Once I've got some foundation work with people ,in general, so people, I'm starting to feel better about them, people are predicting really good outcomes for me, I have a different skill set that's going on here, then I might start to bring the problem context, the vehicle, back into the situation. And I might start to do that training in a parked vehicle.

So the person is still way, way, way, way, way far away. Usually, I've recruited a helper for this so that I can control what they're doing. So it's not people moving about willy nilly, I can tell them when to move, I can tell them how to move, how fast, and I start in a parked vehicle.

And once we're getting comfortable there, then we're going to shift our way back to the problem context of the actual driving of the vehicle.

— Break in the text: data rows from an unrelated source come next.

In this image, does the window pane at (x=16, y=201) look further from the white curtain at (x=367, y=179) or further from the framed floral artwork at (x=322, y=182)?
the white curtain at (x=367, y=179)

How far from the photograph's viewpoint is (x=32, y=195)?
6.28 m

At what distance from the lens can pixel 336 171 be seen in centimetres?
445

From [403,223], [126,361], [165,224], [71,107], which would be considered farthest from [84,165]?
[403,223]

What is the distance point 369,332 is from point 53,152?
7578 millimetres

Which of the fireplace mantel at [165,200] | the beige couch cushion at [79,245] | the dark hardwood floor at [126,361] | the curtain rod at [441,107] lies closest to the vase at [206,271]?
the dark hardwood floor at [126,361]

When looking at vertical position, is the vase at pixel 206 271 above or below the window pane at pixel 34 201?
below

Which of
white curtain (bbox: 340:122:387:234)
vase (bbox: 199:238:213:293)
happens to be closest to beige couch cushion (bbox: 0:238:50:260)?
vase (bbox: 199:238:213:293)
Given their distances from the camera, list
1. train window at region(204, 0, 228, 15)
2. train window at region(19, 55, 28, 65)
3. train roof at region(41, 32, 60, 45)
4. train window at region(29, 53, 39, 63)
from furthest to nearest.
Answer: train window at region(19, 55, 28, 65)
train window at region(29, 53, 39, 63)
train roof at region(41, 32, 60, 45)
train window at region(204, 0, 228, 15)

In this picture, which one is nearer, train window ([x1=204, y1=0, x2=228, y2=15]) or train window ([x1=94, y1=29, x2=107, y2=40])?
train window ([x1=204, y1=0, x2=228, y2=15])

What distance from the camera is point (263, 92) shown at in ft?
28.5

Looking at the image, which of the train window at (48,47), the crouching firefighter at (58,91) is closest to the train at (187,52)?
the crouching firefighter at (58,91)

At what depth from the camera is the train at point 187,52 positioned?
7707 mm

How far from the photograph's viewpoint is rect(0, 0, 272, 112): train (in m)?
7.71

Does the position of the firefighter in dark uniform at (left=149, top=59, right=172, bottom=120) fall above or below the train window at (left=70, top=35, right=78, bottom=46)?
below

Now, when we're doing training in a vehicle that is not parked, we definitely need to be recruiting somebody to assist us with that. So we need somebody be to be driving and somebody to be training because we cannot sacrifice our safety to accomplish that.

But once we've got some of that foundation work, so our dog’s feeling better about the strangers, our dog’s feeling comfortable watching strangers, when parked vehicle, it really starts to snowball, in a good way forward with a dog starts to generalize, “okay, people show up. I actually know what to do now. I feel pretty good about that. And I no longer feeling compelled to scare them away, because I don't really care that they’re here anymore.“

So I really peel it back to that base, the fear of the strangers, before I build it back up to that problem context.

Family Pupz: Yeah, yeah, I so want to highlight two points of what you were saying just to make sure that they really stick out.

Because, oftentimes, we can have almost like these two clashing ideas. Because what the person is saying is, “I don't care about anything else, I just need the barking and lunging and all these behaviors to stop”, whereas the mindset change and shift here is that we need to look at where those behaviors are coming from and all we need to care about is addressing this feeling, this underlying emotion, because once we do so, all these other things are just naturally going to dissipate as well.

Vanessa Charbonneau: Exactly. Yep. Yep, we have to address the emotion to address the behavior first. And I always tell my clients, you know, if we don't get rid of the fear, the dog is going to continue doing what it's doing, because it's doing it for a reason. And if that reason is no longer present, the dog doesn't need to react anymore.

Family Pupz: Yeah, yeah, yeah. And then the other idea of the training setups, and I feel like it's something that I just talk about all day, every day, because it does seem a little bit more of a foreign concept to actually, like, create that situation where you actually have someone come help you out and you figured out distances, you figured out ways to create these scenarios.

And this is where you start instead of thinking about, well, “let me just head out and I'm gonna, you know, try to work with the dog where we already may be a little more stressed, a little more reactive, we may not have paid attention to something or have no control over how the situation is actually developing”.

So really highlighting that idea of training setups and all the difference that it can make to a case is important.